At around 11:00, the group of 75 were moved from the cell into a green military truck (see Image 8). In the back of the truck, they found another 45 Syrians and Moroccans aged between 20 – 25 years old. Of the two officers in the truck, one was reportedly dressed in full green camouflage while the other wore a camouflage vest (see Image 9). The two officers beat the men with sticks as they forced them to pile into the trucks. “They treated us as if we were animals,” reported the respondent. When asked whether she could see anything, she only answered, “no….the truck was locked, like we were sheep.” The engine soon started, with the two officers driving the 120 people along an unpaved road towards the Greek-Turkish border.
They arrived 30 minutes later to the side of the Evros/Meriç River. The pushback point according to the respondent’s description, as well as a video of the area he took, suggests it is 41°19’32.7″N 26°35’46.9″E, an island in Evros
There, 12 additional officers were waiting for them. Of those wearing uniforms, three officers wore olive green jackets and four wore camouflage with a Greek flag on the shoulder. These seven officers had large firearms. The remaining five wore plain clothes. As the whole group were released from the trunk, the officers told the women to sit separately and for the men to sit in rows of three.

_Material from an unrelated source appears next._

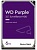Жесткий диск WD SATA-III 2Tb WD22PURZ Surveillance Purple (5400rpm) 256Mb 3.5"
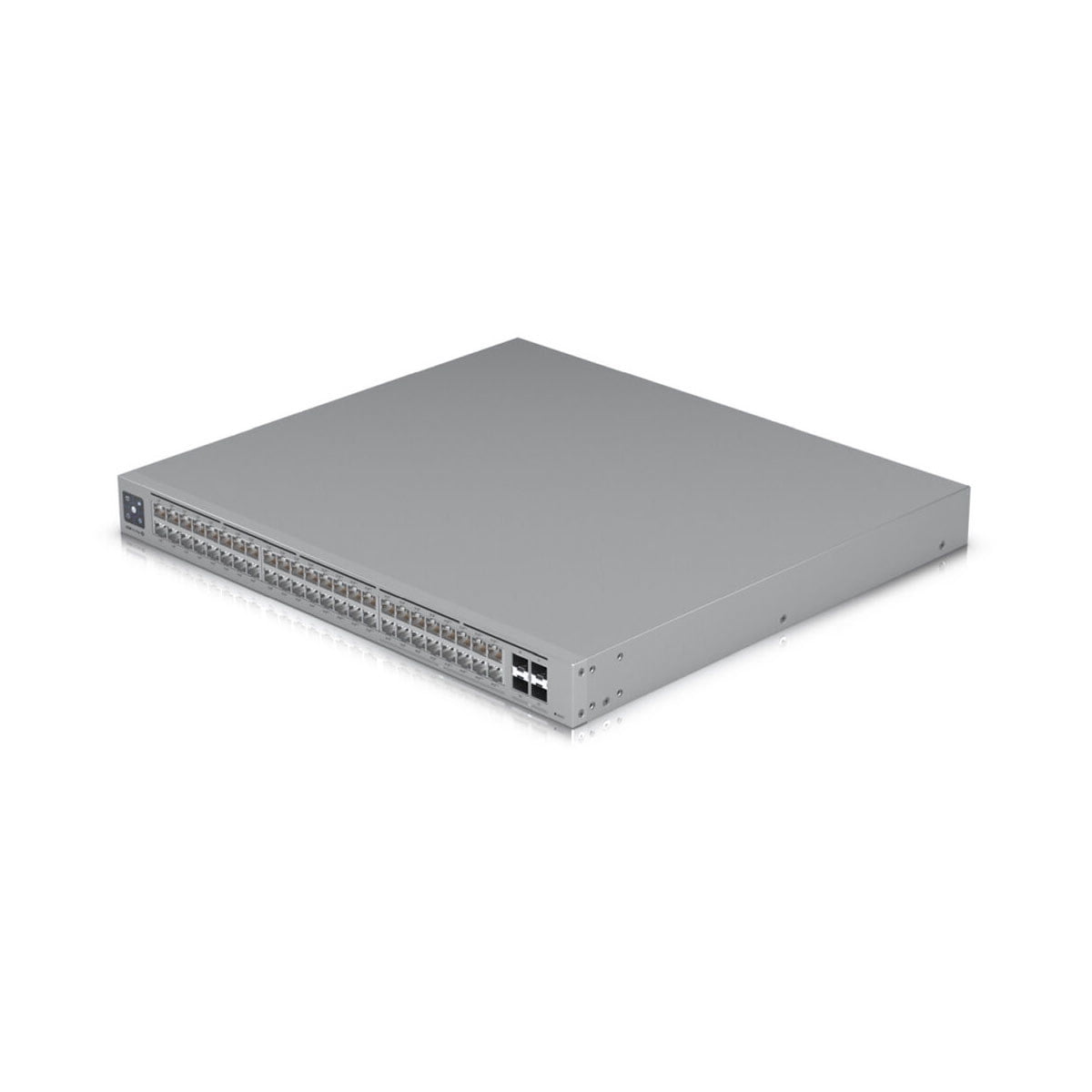 Ubiquiti Networks UniFi Pro Max 48 48-Port 720W PoE++ Managed Network Switch with 4x SFP+ Ports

Each person was, again, searched and possessions taken from them. The officers beat the men with branches. When the women were searched, the respondent reportedly directly gave up the money she still had hidden.
“I saw how the officer was searching the woman in front of me…he kept touching her sensitive places and I was afraid he [would] do the same [so] I immediately gave the money without letting him touch me.”
The officers then began loading people into the two-by-three-meter camouflage boats. With around eight people inside — including two officers dressed in plain clothes — they set off across the river. The time was around 12:00. In the boats, the officers reportedly spoke Syrian Arabic to the group. They were each holding balaclavas. Once they reached the other side of an island in the Evros/Meriç River, the group was told to get out onto the island. The water was shallow enough to walk through to get to the Turkish side from the island. When they reached land, the respondent walked along an unpaved road until arriving in Kiremitçisalih. They then took a taxi to Edirne.
No food, water, or medical support was offered. Neither fingerprints nor photos were taken.